Uncovered a potential database corruption problem which could cause texts to become unreachable on the site. Added code to automatically repair this condition.

More work on autocomplete - this turned out to tie into language selection as well, and also a new way of doing dropdowns for selections. Over time the number of languages hosted on Sutta Central has positively proliferated, this has caused some issues with the interface especially on small screens and as of now no work had been done on discoverability of translations secreted away in obscure corners of the site.

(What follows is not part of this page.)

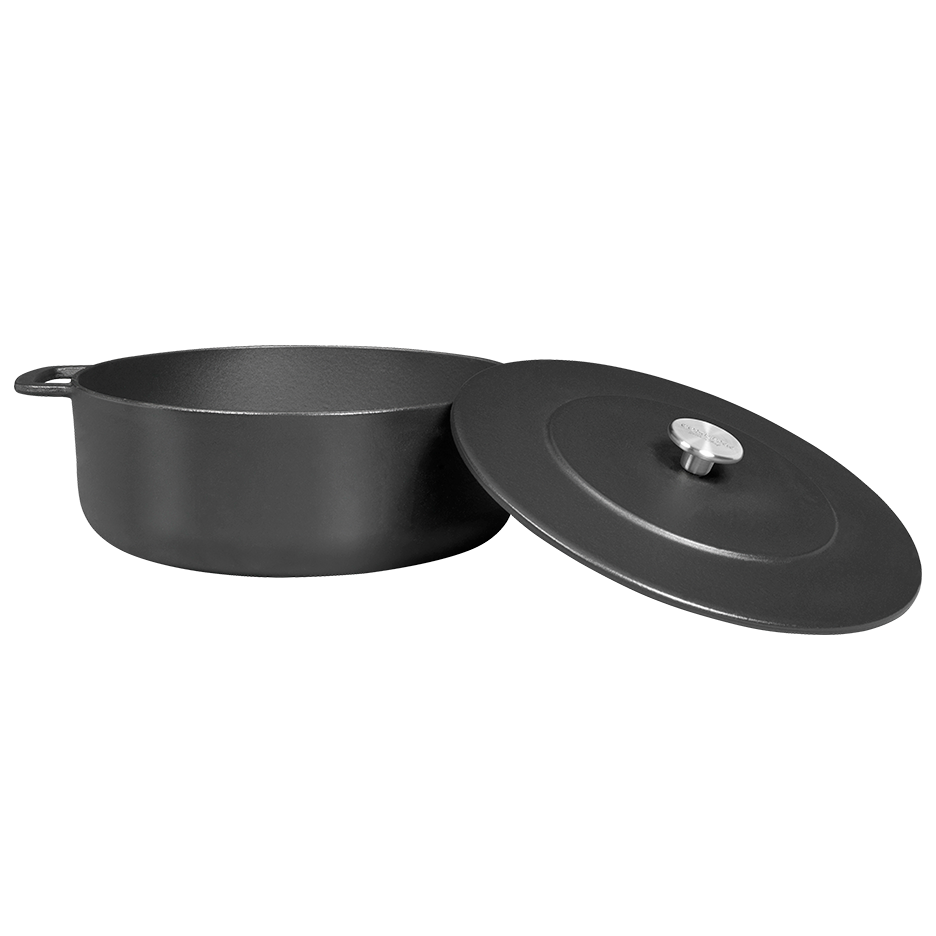 Combekk Souschef Dutch Oven 28 Cm Black 3 Combekk Souschef Dutch Oven 28 Cm Black - Afbeelding 3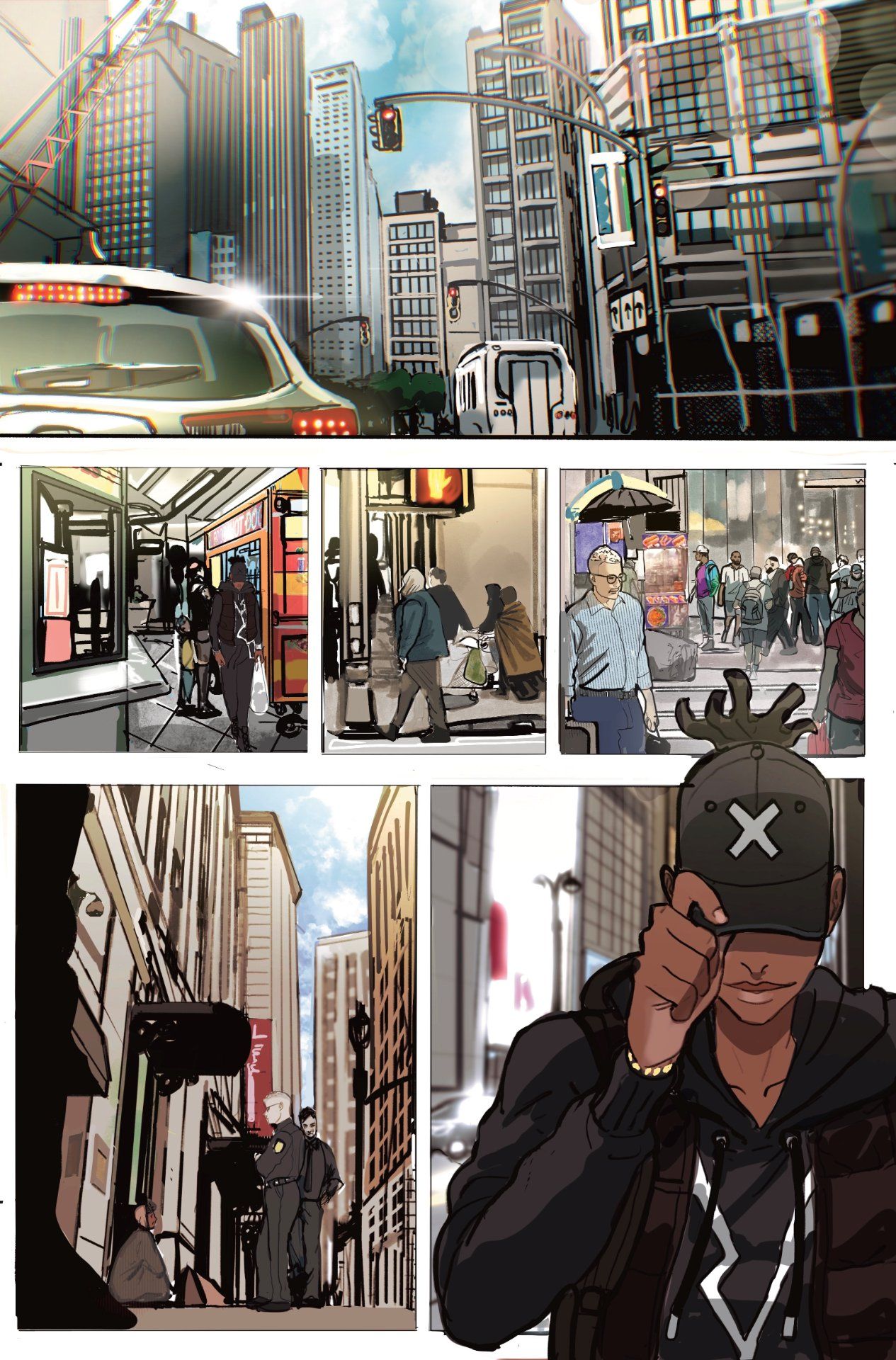 Static: Shadows of Dakota #1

Although full interface localization is not yet in the pipeline it will be possible to select a ‘translation language’ which will customize pages, making links to translations in the selected language appear prominently, and it is clear at a glance which divisions actually contain translations in the chosen language. This will be of benefit both to english users and bilingual users and improve discoverability of translations in the less well known collections.
Some of these features are usable right now on

Also investigated methods for two way integration with, for suttacentral, where is this text being talked about? For discourse, automatic generation of links to suttacentral.


Latest Updates:

Firstly, the translation language chooser is working now. The site will remember your choice of language and make it easier to find translations in that language. This should also be a big improvement for the mobile interface. As a part of this we also have our first true localized strings, in the divisions menu in the header, if a division has translations in your chosen language, it is bolded. The title string is localized and correctly pluralized, so it won’t say ‘1 translations in english’, and also shouldn’t in other languages. Of course at the moment we are using google translated strings but if it’s stuffed up we can blame google :).

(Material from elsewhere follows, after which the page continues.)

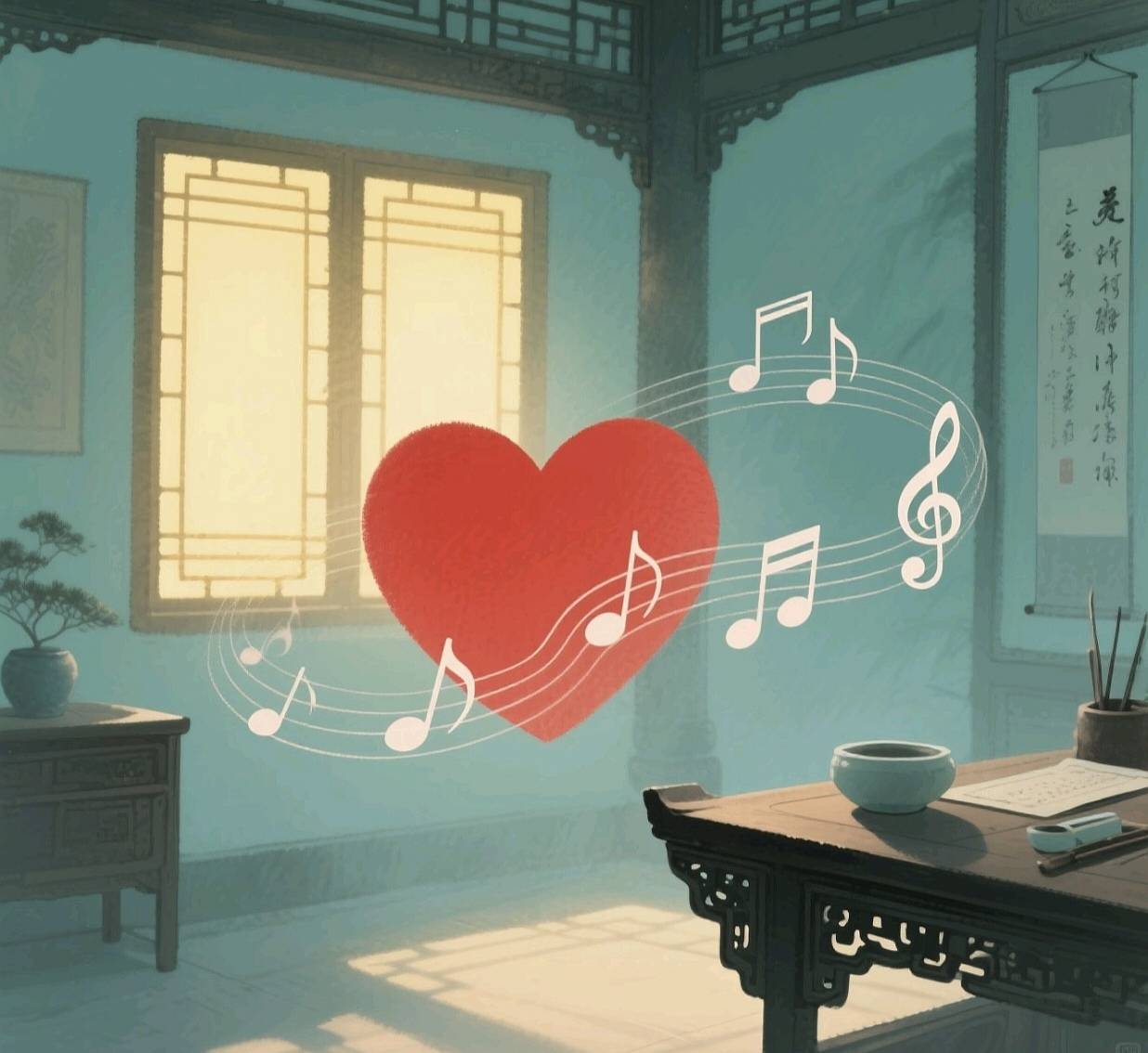 原创            中医诗章：五脏交响曲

Search suggestions now function, hopefully making it easier to find suttas by title. The suggestion database is basically sutta and translation titles, and pali terms in the dictionary.

I also, after extensive debugging, stomped an issue which was causing stability problems, causing the site to occasionally become slow and unresponsive.

All sounds good. And we’re now hotlinking suttas like this MN3 or even this en/dn6. I am unreasonably excited.